Que lisent-ils ? Regardent-ils ? Écoutent-ils ? Comment la crise sanitaire a impacté leurs habitudes ? En résidence en Mayenne de janvier à novembre 2020, le photoreporter Arnaud Roiné a posé ces questions à une quinzaine de jeunes, de 7 à 19 ans, ainsi qu’à une dizaine d’adultes : enseignants, libraires jeunesses ou artistes intervenant en milieu scolaire.

Une série interrogeant le lien des jeunes à la culture, dont cet article est extrait.

Fanny

Libraire à M’Lire Anjou à Château-Gontier-sur-Mayenne. Spécialisée en littérature jeunesse.

« Pour le rayon 0/3 ans, ce sont les parents et les grands-parents qui viennent à la librairie. Ensuite, des premières lectures jusqu’au collège, souvent, les parents sont accompagnés de leurs enfants. Certains adolescents poussent la porte seuls mais on voit quand même une baisse de la fréquentation à partir de la deuxième moitié du collège.

Nous travaillons beaucoup avec les enseignants, ils tiennent à ce que les ados viennent chercher eux-mêmes les livres imposés par l’école. On voit donc beaucoup d’ados venir ici. Cette idée a ses limites car neuf fois sur dix ils ne regardent rien de plus que ce qu’ils doivent venir chercher. Mais le peu qui va voir un autre rayon, c’est déjà ça.

C’est tout de même une population difficile à capter et je trouve que ça s’explique. Ce n’est pas par manque de propositions car il y a des choses extraordinaires qui se font en littérature pour cette tranche d’âge. Une des limites, c’est que les jeunes manquent de temps ; ils sont hyper sollicités par les écrans certes, mais aussi par le travail scolaire. La nouvelle réforme du lycée qui oblige à lire des classiques est aussi un point bloquant.
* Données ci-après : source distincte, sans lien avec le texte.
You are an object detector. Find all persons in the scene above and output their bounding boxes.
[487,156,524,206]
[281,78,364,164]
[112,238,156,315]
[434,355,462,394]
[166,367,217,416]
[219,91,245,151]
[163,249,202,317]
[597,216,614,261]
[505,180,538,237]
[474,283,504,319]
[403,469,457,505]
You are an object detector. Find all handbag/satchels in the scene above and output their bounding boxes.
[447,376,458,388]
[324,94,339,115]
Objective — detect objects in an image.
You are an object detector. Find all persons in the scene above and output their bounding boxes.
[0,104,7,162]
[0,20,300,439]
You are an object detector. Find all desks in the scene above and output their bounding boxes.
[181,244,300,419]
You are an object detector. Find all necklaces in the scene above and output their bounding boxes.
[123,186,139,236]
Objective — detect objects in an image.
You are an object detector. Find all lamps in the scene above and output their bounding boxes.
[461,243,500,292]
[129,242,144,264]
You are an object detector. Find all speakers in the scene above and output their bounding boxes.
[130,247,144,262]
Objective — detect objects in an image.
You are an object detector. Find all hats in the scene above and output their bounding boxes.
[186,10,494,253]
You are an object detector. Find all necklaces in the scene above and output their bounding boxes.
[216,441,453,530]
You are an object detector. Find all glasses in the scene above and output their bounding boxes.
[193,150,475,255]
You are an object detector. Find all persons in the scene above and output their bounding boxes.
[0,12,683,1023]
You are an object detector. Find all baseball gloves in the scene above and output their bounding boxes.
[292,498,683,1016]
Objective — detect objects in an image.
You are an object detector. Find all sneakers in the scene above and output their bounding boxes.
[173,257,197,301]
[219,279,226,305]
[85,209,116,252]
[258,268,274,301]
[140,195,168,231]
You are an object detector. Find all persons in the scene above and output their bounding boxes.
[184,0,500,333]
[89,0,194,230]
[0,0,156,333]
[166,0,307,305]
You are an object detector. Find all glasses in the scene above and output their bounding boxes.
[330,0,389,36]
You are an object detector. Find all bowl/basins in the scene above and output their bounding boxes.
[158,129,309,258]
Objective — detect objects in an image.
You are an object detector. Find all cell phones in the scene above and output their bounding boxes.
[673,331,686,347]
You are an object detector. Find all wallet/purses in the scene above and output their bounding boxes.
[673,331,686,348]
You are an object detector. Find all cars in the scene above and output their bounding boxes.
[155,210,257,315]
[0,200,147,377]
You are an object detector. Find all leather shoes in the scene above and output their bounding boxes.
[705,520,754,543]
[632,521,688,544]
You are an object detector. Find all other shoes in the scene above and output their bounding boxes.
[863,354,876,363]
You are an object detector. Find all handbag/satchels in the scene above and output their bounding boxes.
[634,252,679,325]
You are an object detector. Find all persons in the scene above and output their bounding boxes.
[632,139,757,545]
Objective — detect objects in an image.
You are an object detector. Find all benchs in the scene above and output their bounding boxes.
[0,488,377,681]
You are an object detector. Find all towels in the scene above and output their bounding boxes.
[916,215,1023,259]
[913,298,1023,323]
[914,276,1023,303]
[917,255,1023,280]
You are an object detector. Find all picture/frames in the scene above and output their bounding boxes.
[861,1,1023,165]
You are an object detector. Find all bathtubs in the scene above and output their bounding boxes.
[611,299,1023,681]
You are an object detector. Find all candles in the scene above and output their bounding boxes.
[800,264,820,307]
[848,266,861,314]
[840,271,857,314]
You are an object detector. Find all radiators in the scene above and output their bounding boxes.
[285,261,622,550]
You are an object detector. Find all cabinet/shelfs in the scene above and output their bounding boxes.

Quand je vois ce qu’ils viennent chercher, je les plains vraiment. Alors qu’au collège, ils peuvent lire de la littérature contemporaine et écrite pour eux. Du coup, leur temps de lecture est consacré aux lectures scolaires et c’est un frein pour les réorienter et les motiver à lire autre chose.

À la fin du premier confinement, j’ai constaté un petit sursaut. Comme s’il y avait eu un ras-le-bol des écrans et autres. Ils sont venus chercher des bouquins. J’ai vraiment senti que mon rayon ados bougeait plus. Je pense qu’il y a eu un regain de lecture, une envie d’autre chose. »

Article publié dans le hors-série Les jeunes et la culture. Regards et préjugés du magazine Tranzistor, paru en mars 2021.